In unserer Stadt wurden bis heute beim Wiederaufbau viel e Fehler gemacht, und wir wissen wer es getan hat.
Und ganz schlimm ist, das Deutschland leider bei Kriegen in der Welt weiter mitmischt,
Waffen liefert, und mit am Tod vieler Menschen mitwirkt.

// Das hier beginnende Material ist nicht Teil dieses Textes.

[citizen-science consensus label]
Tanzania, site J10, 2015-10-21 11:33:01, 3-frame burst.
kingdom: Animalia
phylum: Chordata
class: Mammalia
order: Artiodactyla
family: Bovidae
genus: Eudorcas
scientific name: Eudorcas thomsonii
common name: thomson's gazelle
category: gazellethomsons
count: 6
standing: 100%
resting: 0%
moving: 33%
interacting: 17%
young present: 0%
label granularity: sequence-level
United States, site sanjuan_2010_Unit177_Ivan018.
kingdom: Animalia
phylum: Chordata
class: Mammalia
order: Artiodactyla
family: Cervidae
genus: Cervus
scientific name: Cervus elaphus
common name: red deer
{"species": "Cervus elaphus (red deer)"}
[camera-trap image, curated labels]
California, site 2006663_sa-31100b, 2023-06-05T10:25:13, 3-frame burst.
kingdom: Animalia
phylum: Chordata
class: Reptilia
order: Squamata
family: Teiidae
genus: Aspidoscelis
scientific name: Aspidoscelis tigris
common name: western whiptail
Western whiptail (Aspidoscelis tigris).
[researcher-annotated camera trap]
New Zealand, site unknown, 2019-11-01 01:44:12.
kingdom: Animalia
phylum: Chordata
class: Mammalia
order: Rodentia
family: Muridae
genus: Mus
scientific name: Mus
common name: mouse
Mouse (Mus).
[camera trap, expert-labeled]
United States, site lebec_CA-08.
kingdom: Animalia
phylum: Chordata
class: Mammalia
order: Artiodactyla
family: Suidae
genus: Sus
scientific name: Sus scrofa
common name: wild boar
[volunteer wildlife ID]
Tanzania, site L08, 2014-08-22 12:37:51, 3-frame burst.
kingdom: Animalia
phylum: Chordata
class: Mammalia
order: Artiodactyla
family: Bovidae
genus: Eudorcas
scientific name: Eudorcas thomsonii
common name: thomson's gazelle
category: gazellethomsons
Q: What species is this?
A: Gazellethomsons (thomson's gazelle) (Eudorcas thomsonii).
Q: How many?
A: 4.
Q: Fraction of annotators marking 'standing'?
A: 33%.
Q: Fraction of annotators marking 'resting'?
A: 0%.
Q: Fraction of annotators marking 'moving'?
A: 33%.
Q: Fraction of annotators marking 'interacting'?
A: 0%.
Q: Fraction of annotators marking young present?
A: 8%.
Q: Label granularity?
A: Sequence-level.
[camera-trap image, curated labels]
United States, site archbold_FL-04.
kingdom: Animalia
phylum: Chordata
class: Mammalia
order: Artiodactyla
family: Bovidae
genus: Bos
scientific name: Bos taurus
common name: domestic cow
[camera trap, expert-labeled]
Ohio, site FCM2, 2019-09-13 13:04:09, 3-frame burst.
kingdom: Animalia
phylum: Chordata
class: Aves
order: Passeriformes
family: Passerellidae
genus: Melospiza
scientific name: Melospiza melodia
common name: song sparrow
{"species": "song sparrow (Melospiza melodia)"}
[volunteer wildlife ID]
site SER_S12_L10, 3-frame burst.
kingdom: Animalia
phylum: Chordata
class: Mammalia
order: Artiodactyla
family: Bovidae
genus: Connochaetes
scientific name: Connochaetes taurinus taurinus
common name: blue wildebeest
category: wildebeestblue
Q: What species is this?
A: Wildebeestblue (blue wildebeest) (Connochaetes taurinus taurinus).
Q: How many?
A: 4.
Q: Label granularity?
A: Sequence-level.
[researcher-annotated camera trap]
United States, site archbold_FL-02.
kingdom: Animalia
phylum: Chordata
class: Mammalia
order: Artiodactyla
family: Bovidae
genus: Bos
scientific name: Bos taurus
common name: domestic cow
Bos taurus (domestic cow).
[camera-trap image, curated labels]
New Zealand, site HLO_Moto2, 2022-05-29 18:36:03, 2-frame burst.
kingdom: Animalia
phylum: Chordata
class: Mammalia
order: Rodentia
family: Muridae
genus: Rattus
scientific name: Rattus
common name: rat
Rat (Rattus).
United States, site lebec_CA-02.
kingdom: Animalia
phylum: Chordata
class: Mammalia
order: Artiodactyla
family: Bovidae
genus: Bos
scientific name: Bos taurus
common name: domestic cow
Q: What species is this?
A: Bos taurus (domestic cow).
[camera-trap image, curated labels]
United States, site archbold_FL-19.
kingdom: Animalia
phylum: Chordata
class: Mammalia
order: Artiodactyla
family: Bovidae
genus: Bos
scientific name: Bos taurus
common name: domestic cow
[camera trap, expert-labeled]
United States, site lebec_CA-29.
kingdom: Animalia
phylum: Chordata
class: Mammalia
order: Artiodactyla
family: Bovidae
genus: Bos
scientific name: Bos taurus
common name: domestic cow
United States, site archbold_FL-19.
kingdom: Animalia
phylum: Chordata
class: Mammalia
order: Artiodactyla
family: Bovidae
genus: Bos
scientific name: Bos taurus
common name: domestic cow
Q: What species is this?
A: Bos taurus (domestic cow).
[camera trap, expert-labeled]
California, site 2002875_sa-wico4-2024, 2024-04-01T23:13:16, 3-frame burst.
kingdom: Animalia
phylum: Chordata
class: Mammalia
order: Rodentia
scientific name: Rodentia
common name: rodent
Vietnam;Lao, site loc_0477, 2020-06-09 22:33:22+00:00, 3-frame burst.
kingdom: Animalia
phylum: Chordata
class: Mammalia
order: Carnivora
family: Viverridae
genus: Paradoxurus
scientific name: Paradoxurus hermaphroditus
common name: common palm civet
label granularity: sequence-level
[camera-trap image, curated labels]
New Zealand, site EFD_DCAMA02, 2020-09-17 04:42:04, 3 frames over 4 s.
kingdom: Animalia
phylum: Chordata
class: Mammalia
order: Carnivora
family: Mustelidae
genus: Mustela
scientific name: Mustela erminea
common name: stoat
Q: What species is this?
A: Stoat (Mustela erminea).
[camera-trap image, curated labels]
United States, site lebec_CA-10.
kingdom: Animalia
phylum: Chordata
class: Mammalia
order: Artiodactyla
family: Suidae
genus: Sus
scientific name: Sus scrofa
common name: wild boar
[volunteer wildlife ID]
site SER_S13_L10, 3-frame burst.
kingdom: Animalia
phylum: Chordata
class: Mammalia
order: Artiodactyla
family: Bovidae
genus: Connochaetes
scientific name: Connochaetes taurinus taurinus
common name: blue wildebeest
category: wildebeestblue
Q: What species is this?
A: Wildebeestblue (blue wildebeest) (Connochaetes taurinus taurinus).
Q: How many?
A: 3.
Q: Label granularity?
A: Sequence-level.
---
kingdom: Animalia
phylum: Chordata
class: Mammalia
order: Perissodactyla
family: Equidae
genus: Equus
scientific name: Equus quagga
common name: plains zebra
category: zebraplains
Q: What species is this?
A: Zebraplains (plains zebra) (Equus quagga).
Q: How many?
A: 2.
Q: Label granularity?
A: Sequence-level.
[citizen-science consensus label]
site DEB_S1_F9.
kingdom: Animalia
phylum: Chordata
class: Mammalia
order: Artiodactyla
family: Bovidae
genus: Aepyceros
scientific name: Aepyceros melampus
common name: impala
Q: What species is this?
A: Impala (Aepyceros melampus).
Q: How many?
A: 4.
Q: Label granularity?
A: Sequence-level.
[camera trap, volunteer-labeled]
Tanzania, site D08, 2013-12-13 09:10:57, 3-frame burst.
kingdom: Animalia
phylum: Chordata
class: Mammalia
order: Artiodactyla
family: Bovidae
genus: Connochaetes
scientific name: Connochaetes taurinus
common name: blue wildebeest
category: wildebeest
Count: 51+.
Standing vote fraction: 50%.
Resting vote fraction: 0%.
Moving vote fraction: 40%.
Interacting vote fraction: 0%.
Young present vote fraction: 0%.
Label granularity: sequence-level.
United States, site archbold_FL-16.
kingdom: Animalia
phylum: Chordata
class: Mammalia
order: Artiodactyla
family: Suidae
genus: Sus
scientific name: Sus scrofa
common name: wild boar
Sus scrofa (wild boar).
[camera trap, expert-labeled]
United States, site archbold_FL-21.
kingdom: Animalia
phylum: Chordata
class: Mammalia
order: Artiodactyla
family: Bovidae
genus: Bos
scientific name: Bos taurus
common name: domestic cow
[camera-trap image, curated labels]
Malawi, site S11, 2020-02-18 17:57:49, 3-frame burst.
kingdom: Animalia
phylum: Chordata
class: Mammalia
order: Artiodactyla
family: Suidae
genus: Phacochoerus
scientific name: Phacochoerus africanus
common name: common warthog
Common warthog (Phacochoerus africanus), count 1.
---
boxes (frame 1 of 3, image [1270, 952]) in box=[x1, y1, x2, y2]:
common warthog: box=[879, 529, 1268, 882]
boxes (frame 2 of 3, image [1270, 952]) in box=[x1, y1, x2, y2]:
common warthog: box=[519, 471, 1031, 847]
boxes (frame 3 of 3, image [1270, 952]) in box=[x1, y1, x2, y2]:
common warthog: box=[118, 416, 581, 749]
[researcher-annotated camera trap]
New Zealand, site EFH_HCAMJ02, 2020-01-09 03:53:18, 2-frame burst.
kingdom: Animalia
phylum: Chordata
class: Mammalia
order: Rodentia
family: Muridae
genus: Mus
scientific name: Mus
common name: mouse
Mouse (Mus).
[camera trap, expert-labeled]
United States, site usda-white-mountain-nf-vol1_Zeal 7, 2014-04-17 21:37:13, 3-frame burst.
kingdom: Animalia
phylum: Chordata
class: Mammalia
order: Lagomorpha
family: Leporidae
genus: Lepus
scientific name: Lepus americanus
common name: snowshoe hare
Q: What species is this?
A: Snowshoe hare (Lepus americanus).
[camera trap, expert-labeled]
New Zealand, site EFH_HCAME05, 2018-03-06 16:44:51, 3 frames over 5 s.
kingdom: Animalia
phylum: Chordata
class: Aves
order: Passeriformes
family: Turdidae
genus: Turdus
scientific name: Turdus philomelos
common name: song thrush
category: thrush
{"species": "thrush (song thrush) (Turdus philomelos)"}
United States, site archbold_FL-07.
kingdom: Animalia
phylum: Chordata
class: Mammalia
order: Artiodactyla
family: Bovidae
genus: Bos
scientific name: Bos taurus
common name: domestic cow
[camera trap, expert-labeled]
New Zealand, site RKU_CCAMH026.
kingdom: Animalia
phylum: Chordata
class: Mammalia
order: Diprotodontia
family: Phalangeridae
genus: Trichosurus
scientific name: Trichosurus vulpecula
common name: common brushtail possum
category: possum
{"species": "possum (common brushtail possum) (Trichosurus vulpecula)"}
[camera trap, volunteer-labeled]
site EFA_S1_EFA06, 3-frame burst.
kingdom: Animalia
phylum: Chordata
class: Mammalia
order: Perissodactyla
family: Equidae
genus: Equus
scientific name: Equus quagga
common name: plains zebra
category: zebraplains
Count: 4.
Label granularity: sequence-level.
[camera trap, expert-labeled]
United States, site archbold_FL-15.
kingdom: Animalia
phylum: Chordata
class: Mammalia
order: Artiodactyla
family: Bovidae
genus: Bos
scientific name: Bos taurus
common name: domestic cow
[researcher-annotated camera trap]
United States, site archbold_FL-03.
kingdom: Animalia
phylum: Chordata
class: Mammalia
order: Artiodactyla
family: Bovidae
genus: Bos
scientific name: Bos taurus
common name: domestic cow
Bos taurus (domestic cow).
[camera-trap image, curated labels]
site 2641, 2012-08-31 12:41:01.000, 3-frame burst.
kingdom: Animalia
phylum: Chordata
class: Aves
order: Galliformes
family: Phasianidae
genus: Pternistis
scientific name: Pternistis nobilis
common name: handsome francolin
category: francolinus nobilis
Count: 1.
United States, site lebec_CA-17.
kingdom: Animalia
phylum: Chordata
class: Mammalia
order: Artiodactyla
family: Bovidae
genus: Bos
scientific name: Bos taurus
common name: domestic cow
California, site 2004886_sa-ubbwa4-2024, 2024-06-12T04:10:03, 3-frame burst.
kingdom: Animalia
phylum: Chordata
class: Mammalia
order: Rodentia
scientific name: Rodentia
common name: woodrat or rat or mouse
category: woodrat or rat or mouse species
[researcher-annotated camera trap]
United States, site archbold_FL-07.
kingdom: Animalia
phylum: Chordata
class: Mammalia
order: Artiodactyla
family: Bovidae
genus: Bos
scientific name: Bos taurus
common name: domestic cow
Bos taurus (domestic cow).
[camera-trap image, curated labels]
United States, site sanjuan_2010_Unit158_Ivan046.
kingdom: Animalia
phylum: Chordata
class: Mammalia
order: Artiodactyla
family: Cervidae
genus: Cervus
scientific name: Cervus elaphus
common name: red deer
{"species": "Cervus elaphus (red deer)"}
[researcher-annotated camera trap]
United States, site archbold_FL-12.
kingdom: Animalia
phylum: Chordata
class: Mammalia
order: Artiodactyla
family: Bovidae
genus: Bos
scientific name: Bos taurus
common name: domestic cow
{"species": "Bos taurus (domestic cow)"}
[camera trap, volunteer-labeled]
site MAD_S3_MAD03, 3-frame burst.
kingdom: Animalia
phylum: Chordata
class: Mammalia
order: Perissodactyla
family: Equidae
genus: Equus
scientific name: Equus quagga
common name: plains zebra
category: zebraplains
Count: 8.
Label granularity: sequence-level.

Also nicht den ganzen Tag sich über andere aufregen
Peperoni
04.04.2022, 19:29 Uhr
Paulinchen
Alles klar, erklären sie das bitte mal den Freitasgshüpfern, die werden schwer begeistert sein! Wir haben keinen Krieg erlebt oder geführt, dafür ist man uns mit Propaganda, GST und NVA auf den Sack gegangen. Problemlos haben diese Genossen die Wende geschafft, sind wieder ganz oben auf. Von der Sowjetunion lernen heißt Siegen lernen. Nun sieht man was draus geworden ist, schlimmer als Wehrmacht und Nazis. Schöne Woche noch und immer dran denken, Der Sozialismus ist vorbei und sollte es wieder mal anders kommen, ganz schnell das Mäntelchen drehen!!
Peperoni
04.04.2022, 20:47 Uhr
Daumen runter Fraktion
Da sieht man mal wieder welch Geistes Kind ihr seid, keine Ahnung und davon viel. Uns hat man verarscht, NVA Waffen Medien-wirksam zerstört und heute taucht dieser Plunder wieder auf und einige verdienen sich dumm und albern. verrlogener geht es kaum noch. Raushalten aus diesem Konflikt sollte sich die Bunte Republik aber man hat nicht gelernt aus der Geschichte, 2velorene Kriege....... Aber das Steuervieh wird's schon richten.